GDD Treatment Strategy

September 24, 2018


I am posting for all individuals to see what my current recommendations for treatment are at the present time (Sept 2018) , and what areas are still in evolution. This also reveals my concerns about various issues.

 

     A number of early stage GDD patients get severe Flare from the Ca-/Zn- protocol. My opinion is this protocol pulls out Gd through the blood system in too much quantity and too quickly in them. Hence for these individuals, a gentler chelation of only Zn-DTPA and with the 5ml ampule injected into a 1 litre bag of normal saline and a slow 2 hr drip infusion. Just the one session and repeated weekly x 5. The Ca-/Zn- protocol will have a high unacceptance rate in these patients, just because of the severity of the Flare.

 

     I also think that a well considered vitamin/mineral supplement is also important. 

 

     For patients who received macrocyclics GBCAs (Gadavist, Prohance, Dotarem) , I also would use just the gentle chelation and for them immune modulation is likely critical. I think the least expensive and hopefully effective starting point is to combine the Zn-DTPA drip chelation with a low dose Naltrexone (LDN) therapy, the latter to dampen the auto-immune-type response. After 1 chelation, it seems reasonable to check whether  Zn-DTPA  increased Gd in urine or not. If it doesn't then clearly immune modulation becomes the principal treatment. A number of these people who received macrocyclic and are treated within 1 yr (early stage) seem to do quite poorly after standard Ca-/Zn- chelation protocol. I am not sure if this is Flare just added to the natural history of the disease, or whether this is predominantly an exaggerated Flare reaction that becomes long-lasting/permanent. So at this stage I want experts who are responsive to collaboration give me feed-back and also to share experience about ancillary methods (LDN, Trental, CBD, med marijuana, specific supplement regimen) that scientifically makes sense and seems to work. 

 

There is of course an infinite number of permutations, so it is also critical to limit the number of protocols to what makes the most sense::

1) The standard Ca-/Zn protocol for GDD patients who are: i) atleast 1 yr out from GBCA injection, and ii) from linear agents (Omniscan, Optimark, Magnevist, Multihance, Eovist).

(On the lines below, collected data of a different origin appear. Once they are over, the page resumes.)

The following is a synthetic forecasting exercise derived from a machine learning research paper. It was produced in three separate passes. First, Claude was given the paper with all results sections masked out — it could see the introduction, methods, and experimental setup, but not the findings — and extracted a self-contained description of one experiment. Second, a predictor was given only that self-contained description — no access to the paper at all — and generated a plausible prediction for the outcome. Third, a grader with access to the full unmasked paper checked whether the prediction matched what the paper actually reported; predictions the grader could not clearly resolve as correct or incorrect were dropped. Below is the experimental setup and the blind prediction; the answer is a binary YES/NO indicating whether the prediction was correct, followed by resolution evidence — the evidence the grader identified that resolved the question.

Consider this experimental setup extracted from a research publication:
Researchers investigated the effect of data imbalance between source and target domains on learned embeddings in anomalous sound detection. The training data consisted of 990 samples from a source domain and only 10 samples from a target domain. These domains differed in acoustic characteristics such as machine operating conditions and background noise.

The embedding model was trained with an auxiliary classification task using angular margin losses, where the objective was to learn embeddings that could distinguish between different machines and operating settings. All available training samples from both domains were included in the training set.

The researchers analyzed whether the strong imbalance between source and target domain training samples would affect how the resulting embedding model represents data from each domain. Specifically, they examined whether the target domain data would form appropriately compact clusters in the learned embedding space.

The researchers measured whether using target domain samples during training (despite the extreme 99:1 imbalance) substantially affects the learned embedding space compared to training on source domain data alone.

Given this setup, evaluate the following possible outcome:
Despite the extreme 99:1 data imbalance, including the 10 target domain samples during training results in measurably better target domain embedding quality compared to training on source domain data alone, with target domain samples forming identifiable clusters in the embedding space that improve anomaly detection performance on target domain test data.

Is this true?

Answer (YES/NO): NO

2) The standard protocol for GSC subjects (having undergone multiple GBCAs, but are not sick, but worried). By definition they should not get a Flare.

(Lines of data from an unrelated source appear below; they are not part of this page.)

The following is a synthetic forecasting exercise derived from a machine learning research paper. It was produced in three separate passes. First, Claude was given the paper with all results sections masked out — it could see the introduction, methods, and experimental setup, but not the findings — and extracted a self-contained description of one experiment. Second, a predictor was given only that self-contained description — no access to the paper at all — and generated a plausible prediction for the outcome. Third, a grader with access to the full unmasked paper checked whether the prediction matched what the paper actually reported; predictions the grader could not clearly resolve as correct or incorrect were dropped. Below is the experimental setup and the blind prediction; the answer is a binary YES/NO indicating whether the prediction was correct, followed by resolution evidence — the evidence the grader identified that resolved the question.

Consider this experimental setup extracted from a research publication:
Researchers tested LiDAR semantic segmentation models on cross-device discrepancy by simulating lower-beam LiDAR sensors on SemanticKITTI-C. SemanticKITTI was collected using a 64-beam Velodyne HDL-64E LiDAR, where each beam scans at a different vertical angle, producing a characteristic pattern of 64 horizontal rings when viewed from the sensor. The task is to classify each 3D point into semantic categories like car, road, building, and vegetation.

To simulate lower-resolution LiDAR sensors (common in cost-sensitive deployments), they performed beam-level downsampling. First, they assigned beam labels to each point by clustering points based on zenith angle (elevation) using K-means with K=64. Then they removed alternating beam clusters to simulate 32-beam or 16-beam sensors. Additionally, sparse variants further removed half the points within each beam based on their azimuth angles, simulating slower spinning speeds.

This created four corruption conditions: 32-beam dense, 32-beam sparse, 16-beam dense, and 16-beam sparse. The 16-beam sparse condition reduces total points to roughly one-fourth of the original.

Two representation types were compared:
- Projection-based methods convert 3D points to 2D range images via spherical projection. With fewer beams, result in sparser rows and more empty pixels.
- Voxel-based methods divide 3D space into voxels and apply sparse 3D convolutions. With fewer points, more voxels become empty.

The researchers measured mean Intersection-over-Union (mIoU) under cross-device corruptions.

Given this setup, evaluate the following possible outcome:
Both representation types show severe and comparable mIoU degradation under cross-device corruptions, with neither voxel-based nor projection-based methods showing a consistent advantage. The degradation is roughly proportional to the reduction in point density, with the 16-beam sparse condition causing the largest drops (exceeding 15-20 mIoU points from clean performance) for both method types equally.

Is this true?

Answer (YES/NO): NO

3) The Zn-only drip technique for everyone early stage (3-6 months after injection). 6 months to 1 yr is a gray zone to me.. If you are concerned about Flare then should use Zn-only.

4) Macrocyclics only GBCA (Gadavist, Prohance, Dotarem) GDD patients. Provocation with Zn-only drip chelation and 24 hr urine Gd pre and post to see if Gd in urine is elevated post. If chelation does not increase urine Gd (two attempts, 1 week apart should probably be attempted), then host immune modulation may be the only therapy to add to a regimen based on supportive measures: fluids, alkaline fluids, supplements. This fourth category needs to be assessed carefully... maybe they should still get the Zn-DTPA only protocol, even if 2 urine measures did not show appreciable Gd increase, anyways for 5 sessions, if for no other reason that so far we have only limited other treatments. Unless of course we develop a very effective and safe (and affordable) immune modulation. More macrocyclics are being used than before, therefore we may find most of our patients are in this group in the future, so sharing experience among experts will be critical to devise adequate therapy.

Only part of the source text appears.